Requests:
**1)** Answer these from the interview about tile paintings, one answer per line with the same letters.
(a) In what year did Louise Neri become a director at Gagosian?
(b) Which magazine did she once edit?
(c) What colors are the traditional tiles that Varejão describes?
**2)** Put this sentence from the tile paintings interview into Spanish: "The tiles themselves prompted me to think about how to give my paintings an extreme physicality."
**3)** Carry on the interview about tile paintings from where it stops.

Source excerpt:
++++++++++++++++++++

Louise Neri has been a director at Gagosian since 2006, working with artists and developing exhibitions, editorial projects, and communications across the global platform. A former editor of Parkett magazine, she has authored and edited many books and articles on contemporary art. Beyond the exhibitions she has organized for Gagosian, she cocurated the 1997 Whitney Biennial and the 1998 São Paulo Bienal, among numerous international projects. Photo: Lin Lougheed
LOUISE NERIYour Azulejão or “big tile” paintings are unique in the history of contemporary art. How did they evolve?
ADRIANA VAREJÃOFor many years, I have been deeply fascinated by the traditional blue and white tiles that decorate religious and secular historical buildings all over Portugal and Brazil. I wanted to reflect on this in my work as an artist. The tiles themselves prompted me to think about how to give my paintings an extreme physicality. I began by using thick layers of oil paint, then adding mass to the surface to simulate the quality of a ceramic tile.
LNAre there other inspirations beyond the azulejos?

++++++++++++++++++++

Raw data:
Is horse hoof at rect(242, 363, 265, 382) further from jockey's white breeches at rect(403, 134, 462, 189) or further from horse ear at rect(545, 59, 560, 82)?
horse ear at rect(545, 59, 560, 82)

++++++++++++++++++++

Per-task outputs:
**1)**
(a) 2006
(b) Parkett
(c) Blue and white

**2)** Los propios azulejos me llevaron a pensar en cómo darles a mis pinturas una fisicalidad extrema.

**3)**
AVIn studying Chinese Song pottery of the eleventh century, I became fascinated by its characteristic surface cracks and the related philosophy. It is in these cracks that Chinese writing actually originates. It was oracular; at first people tried to codify the cracks in turtle shells. This is how the first Chinese pictograms came about. An entire aesthetic evolved from reading meaning into cracks, slowly becoming its own culture.
Inspired by this, I began by using thick layers of oil paint, then I started adding mass to simulate the quality of a cracked tile, working with slow-drying plaster and experimenting over time to achieve a cracked surface.
LNIn your paintings, the cracks in a tile become something very physical, almost geological.
AVYes, I developed this elaborate process of construction to provoke incidents, mapping the passage of time.
LNHow long does it take for the surface to dry?
AVUp to one month. And I never know exactly how the surface will crack. It is fascinating, like the hand of an invisible artist at work—the same hand that makes the lines in your hand, the roots of the trees, lightning in the sky.
LNAnd then what?
AVWhen I achieve a very good cracked surface, I need to find the right image to use with it. It is in the empty spaces between these cracks where I can work with images or figures.
LNSo it’s a bit like film montage?
AVIt’s a natural order (process) in dialogue with a cultural or an artificial order (images). Two different “bodies” occupying the same space—the internal surfaces in ochre with the blue-and-white painted surface; or, in the case of my sculptures, the gridded surface that simulates tiles with the inner “flesh.”
LNAnd so once you have the ground of the painting prepared, what is the next step?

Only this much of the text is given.